Passage provided:
My other intergrater question for Daestrom

P

Peter

Jan 1, 1970
0
I didn't see a reply to my last message, so I'll repost it in case it got
over looked. If someone replied, can you please repost it because I didn't
see it.

Thanks



Something was really weird with MultiSim, maybe I had too many programs
open the night I typed this question causing it to slow my PC down. After
the op-amp went to the rail, there was a delay before the RC started
rising. That really threw my understanding of an intergrater circuit off.

I tend to get baffled by the "outside" of the circuit and not think about
the simpliest thing "the inputs are 'equal'", that explaination you gave
made perfect sense.

You never got to the question about putting a cap from the
resistor/capacitor junction (the inverting input) to ground. I saw a
circuit with this capacitor and wasn't sure how to "add" that into the
equation. Per MultiSim, it only changed things VERY little. Keeping in mind
I use an ideal op-amp (no offset voltage, bias current, etc..) so when I
calculate something and run it in MultiSim, my answers should be just about
identical.

The caps aren't in parallel or series because I tried both and my numbers
were out in left field.

Thanks again!
 
P

Peter

Jan 1, 1970
0
Well I have done that already and I believe it's there to 'roll' off any
noise from the previous stage. As far as what it does to the ramp on the
intergrater, it does change it a little bit. so I was wondering how that
could be calculated into the circuit.
 
J

John Savage

Jan 1, 1970
0
Peter said:
Well I have done that already and I believe it's there to 'roll' off any
noise from the previous stage. As far as what it does to the ramp on the
intergrater, it does change it a little bit. so I was wondering how that
could be calculated into the circuit.

Directions for this task:
Reproduce the integrator thread word for word, starting at "Something was really" and ending at "made perfect sense.". The data that comes after this sentence is not needed.

(Stored data entries)
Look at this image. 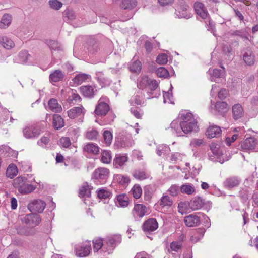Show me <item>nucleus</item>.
I'll list each match as a JSON object with an SVG mask.
<instances>
[{"instance_id":"nucleus-21","label":"nucleus","mask_w":258,"mask_h":258,"mask_svg":"<svg viewBox=\"0 0 258 258\" xmlns=\"http://www.w3.org/2000/svg\"><path fill=\"white\" fill-rule=\"evenodd\" d=\"M48 104L49 108L54 112L58 113L62 110L61 105L58 103L57 100L55 99H50Z\"/></svg>"},{"instance_id":"nucleus-57","label":"nucleus","mask_w":258,"mask_h":258,"mask_svg":"<svg viewBox=\"0 0 258 258\" xmlns=\"http://www.w3.org/2000/svg\"><path fill=\"white\" fill-rule=\"evenodd\" d=\"M179 190V188L178 186L174 184L171 186L168 189V191L171 196H176L178 194Z\"/></svg>"},{"instance_id":"nucleus-55","label":"nucleus","mask_w":258,"mask_h":258,"mask_svg":"<svg viewBox=\"0 0 258 258\" xmlns=\"http://www.w3.org/2000/svg\"><path fill=\"white\" fill-rule=\"evenodd\" d=\"M71 144V141L69 137H63L60 139V145L63 147L68 148Z\"/></svg>"},{"instance_id":"nucleus-15","label":"nucleus","mask_w":258,"mask_h":258,"mask_svg":"<svg viewBox=\"0 0 258 258\" xmlns=\"http://www.w3.org/2000/svg\"><path fill=\"white\" fill-rule=\"evenodd\" d=\"M17 231L19 234L27 236H32L36 233L35 229L31 226H19L17 228Z\"/></svg>"},{"instance_id":"nucleus-38","label":"nucleus","mask_w":258,"mask_h":258,"mask_svg":"<svg viewBox=\"0 0 258 258\" xmlns=\"http://www.w3.org/2000/svg\"><path fill=\"white\" fill-rule=\"evenodd\" d=\"M133 176L137 179L142 180L147 179L148 177V174L143 170H136L133 174Z\"/></svg>"},{"instance_id":"nucleus-26","label":"nucleus","mask_w":258,"mask_h":258,"mask_svg":"<svg viewBox=\"0 0 258 258\" xmlns=\"http://www.w3.org/2000/svg\"><path fill=\"white\" fill-rule=\"evenodd\" d=\"M0 45L7 49H10L15 46L14 42L11 39L5 36L0 37Z\"/></svg>"},{"instance_id":"nucleus-11","label":"nucleus","mask_w":258,"mask_h":258,"mask_svg":"<svg viewBox=\"0 0 258 258\" xmlns=\"http://www.w3.org/2000/svg\"><path fill=\"white\" fill-rule=\"evenodd\" d=\"M184 223L187 227H196L198 226L200 223V218L194 214H190L185 216L184 219Z\"/></svg>"},{"instance_id":"nucleus-54","label":"nucleus","mask_w":258,"mask_h":258,"mask_svg":"<svg viewBox=\"0 0 258 258\" xmlns=\"http://www.w3.org/2000/svg\"><path fill=\"white\" fill-rule=\"evenodd\" d=\"M91 192L89 190L88 185H85L81 187V188L79 190V195L80 196H87V197H89L90 196Z\"/></svg>"},{"instance_id":"nucleus-45","label":"nucleus","mask_w":258,"mask_h":258,"mask_svg":"<svg viewBox=\"0 0 258 258\" xmlns=\"http://www.w3.org/2000/svg\"><path fill=\"white\" fill-rule=\"evenodd\" d=\"M211 74V80L215 81V78H221L223 76V73L224 71L220 69H214L212 70V72L209 70Z\"/></svg>"},{"instance_id":"nucleus-18","label":"nucleus","mask_w":258,"mask_h":258,"mask_svg":"<svg viewBox=\"0 0 258 258\" xmlns=\"http://www.w3.org/2000/svg\"><path fill=\"white\" fill-rule=\"evenodd\" d=\"M65 76L64 72L60 70H56L51 73L49 75L50 82H57L62 81Z\"/></svg>"},{"instance_id":"nucleus-24","label":"nucleus","mask_w":258,"mask_h":258,"mask_svg":"<svg viewBox=\"0 0 258 258\" xmlns=\"http://www.w3.org/2000/svg\"><path fill=\"white\" fill-rule=\"evenodd\" d=\"M36 189V187L30 184L27 183V181L21 186L18 189V191L23 195L29 194L33 192Z\"/></svg>"},{"instance_id":"nucleus-2","label":"nucleus","mask_w":258,"mask_h":258,"mask_svg":"<svg viewBox=\"0 0 258 258\" xmlns=\"http://www.w3.org/2000/svg\"><path fill=\"white\" fill-rule=\"evenodd\" d=\"M121 237L120 235H113L108 236L106 238L105 245L104 248L106 246V251L110 253L116 245L121 242Z\"/></svg>"},{"instance_id":"nucleus-43","label":"nucleus","mask_w":258,"mask_h":258,"mask_svg":"<svg viewBox=\"0 0 258 258\" xmlns=\"http://www.w3.org/2000/svg\"><path fill=\"white\" fill-rule=\"evenodd\" d=\"M26 181L27 178L26 177L19 176L14 180L13 184L15 188L18 189Z\"/></svg>"},{"instance_id":"nucleus-47","label":"nucleus","mask_w":258,"mask_h":258,"mask_svg":"<svg viewBox=\"0 0 258 258\" xmlns=\"http://www.w3.org/2000/svg\"><path fill=\"white\" fill-rule=\"evenodd\" d=\"M111 196V193L104 189H100L97 191V196L99 199H106Z\"/></svg>"},{"instance_id":"nucleus-46","label":"nucleus","mask_w":258,"mask_h":258,"mask_svg":"<svg viewBox=\"0 0 258 258\" xmlns=\"http://www.w3.org/2000/svg\"><path fill=\"white\" fill-rule=\"evenodd\" d=\"M93 250L95 252H97L103 246V241L102 239L100 238L94 239L93 241Z\"/></svg>"},{"instance_id":"nucleus-23","label":"nucleus","mask_w":258,"mask_h":258,"mask_svg":"<svg viewBox=\"0 0 258 258\" xmlns=\"http://www.w3.org/2000/svg\"><path fill=\"white\" fill-rule=\"evenodd\" d=\"M215 106L216 110L222 116H224L229 109L228 104L225 102H218Z\"/></svg>"},{"instance_id":"nucleus-51","label":"nucleus","mask_w":258,"mask_h":258,"mask_svg":"<svg viewBox=\"0 0 258 258\" xmlns=\"http://www.w3.org/2000/svg\"><path fill=\"white\" fill-rule=\"evenodd\" d=\"M104 140L107 145H110L112 140V135L109 131H105L103 134Z\"/></svg>"},{"instance_id":"nucleus-62","label":"nucleus","mask_w":258,"mask_h":258,"mask_svg":"<svg viewBox=\"0 0 258 258\" xmlns=\"http://www.w3.org/2000/svg\"><path fill=\"white\" fill-rule=\"evenodd\" d=\"M228 94L226 89H221L218 93V97L221 100L224 99Z\"/></svg>"},{"instance_id":"nucleus-50","label":"nucleus","mask_w":258,"mask_h":258,"mask_svg":"<svg viewBox=\"0 0 258 258\" xmlns=\"http://www.w3.org/2000/svg\"><path fill=\"white\" fill-rule=\"evenodd\" d=\"M98 133L95 129L88 130L86 133V138L89 140H94L96 139L98 136Z\"/></svg>"},{"instance_id":"nucleus-49","label":"nucleus","mask_w":258,"mask_h":258,"mask_svg":"<svg viewBox=\"0 0 258 258\" xmlns=\"http://www.w3.org/2000/svg\"><path fill=\"white\" fill-rule=\"evenodd\" d=\"M28 52L26 50L21 51L18 55L19 60L21 63H25L29 57Z\"/></svg>"},{"instance_id":"nucleus-13","label":"nucleus","mask_w":258,"mask_h":258,"mask_svg":"<svg viewBox=\"0 0 258 258\" xmlns=\"http://www.w3.org/2000/svg\"><path fill=\"white\" fill-rule=\"evenodd\" d=\"M91 250V244H87L77 247L75 249L76 254L80 257L88 256Z\"/></svg>"},{"instance_id":"nucleus-20","label":"nucleus","mask_w":258,"mask_h":258,"mask_svg":"<svg viewBox=\"0 0 258 258\" xmlns=\"http://www.w3.org/2000/svg\"><path fill=\"white\" fill-rule=\"evenodd\" d=\"M90 78V75L82 73L76 75L75 77L72 79V81L74 85H79L82 83L86 81Z\"/></svg>"},{"instance_id":"nucleus-33","label":"nucleus","mask_w":258,"mask_h":258,"mask_svg":"<svg viewBox=\"0 0 258 258\" xmlns=\"http://www.w3.org/2000/svg\"><path fill=\"white\" fill-rule=\"evenodd\" d=\"M18 173V170L17 167L15 165L13 164L9 165L6 170V175L7 177L10 178L11 179H12L15 176H16Z\"/></svg>"},{"instance_id":"nucleus-16","label":"nucleus","mask_w":258,"mask_h":258,"mask_svg":"<svg viewBox=\"0 0 258 258\" xmlns=\"http://www.w3.org/2000/svg\"><path fill=\"white\" fill-rule=\"evenodd\" d=\"M205 204V201L200 197L193 198L189 203V206L192 210H197L201 209Z\"/></svg>"},{"instance_id":"nucleus-32","label":"nucleus","mask_w":258,"mask_h":258,"mask_svg":"<svg viewBox=\"0 0 258 258\" xmlns=\"http://www.w3.org/2000/svg\"><path fill=\"white\" fill-rule=\"evenodd\" d=\"M11 16L8 14H4L0 21V28L5 29L7 28L11 23Z\"/></svg>"},{"instance_id":"nucleus-10","label":"nucleus","mask_w":258,"mask_h":258,"mask_svg":"<svg viewBox=\"0 0 258 258\" xmlns=\"http://www.w3.org/2000/svg\"><path fill=\"white\" fill-rule=\"evenodd\" d=\"M232 117L235 120L242 118L244 114L242 105L239 103L234 104L232 107Z\"/></svg>"},{"instance_id":"nucleus-5","label":"nucleus","mask_w":258,"mask_h":258,"mask_svg":"<svg viewBox=\"0 0 258 258\" xmlns=\"http://www.w3.org/2000/svg\"><path fill=\"white\" fill-rule=\"evenodd\" d=\"M28 209L32 212L41 213L46 207L45 202L41 200H34L30 202L28 205Z\"/></svg>"},{"instance_id":"nucleus-44","label":"nucleus","mask_w":258,"mask_h":258,"mask_svg":"<svg viewBox=\"0 0 258 258\" xmlns=\"http://www.w3.org/2000/svg\"><path fill=\"white\" fill-rule=\"evenodd\" d=\"M48 4L50 8L54 10H59L63 5V4L58 0H49Z\"/></svg>"},{"instance_id":"nucleus-39","label":"nucleus","mask_w":258,"mask_h":258,"mask_svg":"<svg viewBox=\"0 0 258 258\" xmlns=\"http://www.w3.org/2000/svg\"><path fill=\"white\" fill-rule=\"evenodd\" d=\"M112 159L111 153L110 151L104 150L101 154V161L103 163L109 164L111 162Z\"/></svg>"},{"instance_id":"nucleus-27","label":"nucleus","mask_w":258,"mask_h":258,"mask_svg":"<svg viewBox=\"0 0 258 258\" xmlns=\"http://www.w3.org/2000/svg\"><path fill=\"white\" fill-rule=\"evenodd\" d=\"M128 157L126 155H117L114 160V164L116 168L123 166L127 161Z\"/></svg>"},{"instance_id":"nucleus-41","label":"nucleus","mask_w":258,"mask_h":258,"mask_svg":"<svg viewBox=\"0 0 258 258\" xmlns=\"http://www.w3.org/2000/svg\"><path fill=\"white\" fill-rule=\"evenodd\" d=\"M182 243L180 242L173 241L170 243V248L168 251L170 253L171 251L178 252L181 249Z\"/></svg>"},{"instance_id":"nucleus-17","label":"nucleus","mask_w":258,"mask_h":258,"mask_svg":"<svg viewBox=\"0 0 258 258\" xmlns=\"http://www.w3.org/2000/svg\"><path fill=\"white\" fill-rule=\"evenodd\" d=\"M80 89L83 96L89 98L93 97L94 95L95 92L96 91V89H95V87L91 85L81 86Z\"/></svg>"},{"instance_id":"nucleus-59","label":"nucleus","mask_w":258,"mask_h":258,"mask_svg":"<svg viewBox=\"0 0 258 258\" xmlns=\"http://www.w3.org/2000/svg\"><path fill=\"white\" fill-rule=\"evenodd\" d=\"M118 180L121 184H128L131 181L128 176L121 175L119 176Z\"/></svg>"},{"instance_id":"nucleus-19","label":"nucleus","mask_w":258,"mask_h":258,"mask_svg":"<svg viewBox=\"0 0 258 258\" xmlns=\"http://www.w3.org/2000/svg\"><path fill=\"white\" fill-rule=\"evenodd\" d=\"M84 113L82 106L75 107L68 111V115L70 118L74 119Z\"/></svg>"},{"instance_id":"nucleus-1","label":"nucleus","mask_w":258,"mask_h":258,"mask_svg":"<svg viewBox=\"0 0 258 258\" xmlns=\"http://www.w3.org/2000/svg\"><path fill=\"white\" fill-rule=\"evenodd\" d=\"M182 121L179 123L173 120L170 124L171 128L175 132L177 136H183V134H187L192 131H197L198 126L197 122L193 118V115L190 112L182 114Z\"/></svg>"},{"instance_id":"nucleus-22","label":"nucleus","mask_w":258,"mask_h":258,"mask_svg":"<svg viewBox=\"0 0 258 258\" xmlns=\"http://www.w3.org/2000/svg\"><path fill=\"white\" fill-rule=\"evenodd\" d=\"M221 130L219 126L214 125L210 126L206 131V135L209 138L217 137L221 134Z\"/></svg>"},{"instance_id":"nucleus-4","label":"nucleus","mask_w":258,"mask_h":258,"mask_svg":"<svg viewBox=\"0 0 258 258\" xmlns=\"http://www.w3.org/2000/svg\"><path fill=\"white\" fill-rule=\"evenodd\" d=\"M23 133L26 138L30 139L38 137L40 135V130L35 125H29L23 128Z\"/></svg>"},{"instance_id":"nucleus-36","label":"nucleus","mask_w":258,"mask_h":258,"mask_svg":"<svg viewBox=\"0 0 258 258\" xmlns=\"http://www.w3.org/2000/svg\"><path fill=\"white\" fill-rule=\"evenodd\" d=\"M131 194L135 199L140 198L142 194V189L140 185L139 184L134 185L131 190Z\"/></svg>"},{"instance_id":"nucleus-14","label":"nucleus","mask_w":258,"mask_h":258,"mask_svg":"<svg viewBox=\"0 0 258 258\" xmlns=\"http://www.w3.org/2000/svg\"><path fill=\"white\" fill-rule=\"evenodd\" d=\"M109 173V170L106 168H98L94 171L93 176L96 179L104 180L108 177Z\"/></svg>"},{"instance_id":"nucleus-9","label":"nucleus","mask_w":258,"mask_h":258,"mask_svg":"<svg viewBox=\"0 0 258 258\" xmlns=\"http://www.w3.org/2000/svg\"><path fill=\"white\" fill-rule=\"evenodd\" d=\"M158 224L155 218H150L146 221L143 225V229L145 232H150L156 230Z\"/></svg>"},{"instance_id":"nucleus-61","label":"nucleus","mask_w":258,"mask_h":258,"mask_svg":"<svg viewBox=\"0 0 258 258\" xmlns=\"http://www.w3.org/2000/svg\"><path fill=\"white\" fill-rule=\"evenodd\" d=\"M69 99L73 103H74V102L76 103L81 99V97L78 94L73 93L71 96H69Z\"/></svg>"},{"instance_id":"nucleus-37","label":"nucleus","mask_w":258,"mask_h":258,"mask_svg":"<svg viewBox=\"0 0 258 258\" xmlns=\"http://www.w3.org/2000/svg\"><path fill=\"white\" fill-rule=\"evenodd\" d=\"M116 204L118 203L121 207H126L128 205V197L123 194L119 195L116 197Z\"/></svg>"},{"instance_id":"nucleus-60","label":"nucleus","mask_w":258,"mask_h":258,"mask_svg":"<svg viewBox=\"0 0 258 258\" xmlns=\"http://www.w3.org/2000/svg\"><path fill=\"white\" fill-rule=\"evenodd\" d=\"M133 144V141L132 139H130L128 141L126 142L124 139H122L119 144L118 143V145L122 147H125L131 146Z\"/></svg>"},{"instance_id":"nucleus-53","label":"nucleus","mask_w":258,"mask_h":258,"mask_svg":"<svg viewBox=\"0 0 258 258\" xmlns=\"http://www.w3.org/2000/svg\"><path fill=\"white\" fill-rule=\"evenodd\" d=\"M182 155L178 152L172 153L170 156V160L173 163H176L182 160Z\"/></svg>"},{"instance_id":"nucleus-3","label":"nucleus","mask_w":258,"mask_h":258,"mask_svg":"<svg viewBox=\"0 0 258 258\" xmlns=\"http://www.w3.org/2000/svg\"><path fill=\"white\" fill-rule=\"evenodd\" d=\"M21 221L22 223L34 228L40 223L41 218L40 216L37 214L30 213L22 217Z\"/></svg>"},{"instance_id":"nucleus-8","label":"nucleus","mask_w":258,"mask_h":258,"mask_svg":"<svg viewBox=\"0 0 258 258\" xmlns=\"http://www.w3.org/2000/svg\"><path fill=\"white\" fill-rule=\"evenodd\" d=\"M194 8L197 14L202 18L205 19L209 17V13L207 9L201 2H196L194 4Z\"/></svg>"},{"instance_id":"nucleus-58","label":"nucleus","mask_w":258,"mask_h":258,"mask_svg":"<svg viewBox=\"0 0 258 258\" xmlns=\"http://www.w3.org/2000/svg\"><path fill=\"white\" fill-rule=\"evenodd\" d=\"M148 86L151 90H155L158 87V82L156 80L150 79Z\"/></svg>"},{"instance_id":"nucleus-7","label":"nucleus","mask_w":258,"mask_h":258,"mask_svg":"<svg viewBox=\"0 0 258 258\" xmlns=\"http://www.w3.org/2000/svg\"><path fill=\"white\" fill-rule=\"evenodd\" d=\"M242 57L245 64L248 66H253L255 61V56L250 49H246L242 52Z\"/></svg>"},{"instance_id":"nucleus-35","label":"nucleus","mask_w":258,"mask_h":258,"mask_svg":"<svg viewBox=\"0 0 258 258\" xmlns=\"http://www.w3.org/2000/svg\"><path fill=\"white\" fill-rule=\"evenodd\" d=\"M173 204L172 200L168 196L163 195L160 200L159 204L162 207H169Z\"/></svg>"},{"instance_id":"nucleus-30","label":"nucleus","mask_w":258,"mask_h":258,"mask_svg":"<svg viewBox=\"0 0 258 258\" xmlns=\"http://www.w3.org/2000/svg\"><path fill=\"white\" fill-rule=\"evenodd\" d=\"M53 125L56 130H59L64 126L62 118L59 115H54L53 117Z\"/></svg>"},{"instance_id":"nucleus-48","label":"nucleus","mask_w":258,"mask_h":258,"mask_svg":"<svg viewBox=\"0 0 258 258\" xmlns=\"http://www.w3.org/2000/svg\"><path fill=\"white\" fill-rule=\"evenodd\" d=\"M157 75L161 78H166L167 77L169 73L167 69L164 67H159L156 71Z\"/></svg>"},{"instance_id":"nucleus-42","label":"nucleus","mask_w":258,"mask_h":258,"mask_svg":"<svg viewBox=\"0 0 258 258\" xmlns=\"http://www.w3.org/2000/svg\"><path fill=\"white\" fill-rule=\"evenodd\" d=\"M150 78L146 76H143L139 81L138 86L141 89H144L148 86Z\"/></svg>"},{"instance_id":"nucleus-63","label":"nucleus","mask_w":258,"mask_h":258,"mask_svg":"<svg viewBox=\"0 0 258 258\" xmlns=\"http://www.w3.org/2000/svg\"><path fill=\"white\" fill-rule=\"evenodd\" d=\"M65 15L70 20H74L76 18L75 13L72 10H67L65 11Z\"/></svg>"},{"instance_id":"nucleus-29","label":"nucleus","mask_w":258,"mask_h":258,"mask_svg":"<svg viewBox=\"0 0 258 258\" xmlns=\"http://www.w3.org/2000/svg\"><path fill=\"white\" fill-rule=\"evenodd\" d=\"M240 183V180L237 177H229L224 182V185L227 188H231L237 186Z\"/></svg>"},{"instance_id":"nucleus-12","label":"nucleus","mask_w":258,"mask_h":258,"mask_svg":"<svg viewBox=\"0 0 258 258\" xmlns=\"http://www.w3.org/2000/svg\"><path fill=\"white\" fill-rule=\"evenodd\" d=\"M256 144V140L254 138H248L241 143V148L245 151L253 150L254 149Z\"/></svg>"},{"instance_id":"nucleus-56","label":"nucleus","mask_w":258,"mask_h":258,"mask_svg":"<svg viewBox=\"0 0 258 258\" xmlns=\"http://www.w3.org/2000/svg\"><path fill=\"white\" fill-rule=\"evenodd\" d=\"M130 103L131 105H141L142 100L138 95L133 96L130 100Z\"/></svg>"},{"instance_id":"nucleus-25","label":"nucleus","mask_w":258,"mask_h":258,"mask_svg":"<svg viewBox=\"0 0 258 258\" xmlns=\"http://www.w3.org/2000/svg\"><path fill=\"white\" fill-rule=\"evenodd\" d=\"M147 212V208L143 204H136L134 208V212L140 217H143Z\"/></svg>"},{"instance_id":"nucleus-34","label":"nucleus","mask_w":258,"mask_h":258,"mask_svg":"<svg viewBox=\"0 0 258 258\" xmlns=\"http://www.w3.org/2000/svg\"><path fill=\"white\" fill-rule=\"evenodd\" d=\"M84 150L88 153L96 154L99 151V148L93 143H88L84 147Z\"/></svg>"},{"instance_id":"nucleus-28","label":"nucleus","mask_w":258,"mask_h":258,"mask_svg":"<svg viewBox=\"0 0 258 258\" xmlns=\"http://www.w3.org/2000/svg\"><path fill=\"white\" fill-rule=\"evenodd\" d=\"M137 5V0H122L120 4V7L124 10H132L134 9Z\"/></svg>"},{"instance_id":"nucleus-6","label":"nucleus","mask_w":258,"mask_h":258,"mask_svg":"<svg viewBox=\"0 0 258 258\" xmlns=\"http://www.w3.org/2000/svg\"><path fill=\"white\" fill-rule=\"evenodd\" d=\"M109 110V105L102 98H100L96 106L95 114L97 116H103L106 115Z\"/></svg>"},{"instance_id":"nucleus-52","label":"nucleus","mask_w":258,"mask_h":258,"mask_svg":"<svg viewBox=\"0 0 258 258\" xmlns=\"http://www.w3.org/2000/svg\"><path fill=\"white\" fill-rule=\"evenodd\" d=\"M156 61L159 64H165L168 61V56L165 54H159L157 56Z\"/></svg>"},{"instance_id":"nucleus-40","label":"nucleus","mask_w":258,"mask_h":258,"mask_svg":"<svg viewBox=\"0 0 258 258\" xmlns=\"http://www.w3.org/2000/svg\"><path fill=\"white\" fill-rule=\"evenodd\" d=\"M142 69L141 63L139 61H135L129 67L130 71L132 73H139Z\"/></svg>"},{"instance_id":"nucleus-31","label":"nucleus","mask_w":258,"mask_h":258,"mask_svg":"<svg viewBox=\"0 0 258 258\" xmlns=\"http://www.w3.org/2000/svg\"><path fill=\"white\" fill-rule=\"evenodd\" d=\"M180 191L182 194L188 195H191L195 192V188L193 185L189 183H186L181 186Z\"/></svg>"},{"instance_id":"nucleus-64","label":"nucleus","mask_w":258,"mask_h":258,"mask_svg":"<svg viewBox=\"0 0 258 258\" xmlns=\"http://www.w3.org/2000/svg\"><path fill=\"white\" fill-rule=\"evenodd\" d=\"M205 230L204 228H198L194 231V233L197 235H198V237L201 239L205 233Z\"/></svg>"}]
</instances>
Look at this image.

Reply:
Something was really weird with MultiSim, maybe I had too many programs
open the night I typed this question causing it to slow my PC down. After
the op-amp went to the rail, there was a delay before the RC started
rising. That really threw my understanding of an intergrater circuit off.

I tend to get baffled by the "outside" of the circuit and not think about
the simpliest thing "the inputs are 'equal'", that explaination you gave
made perfect sense.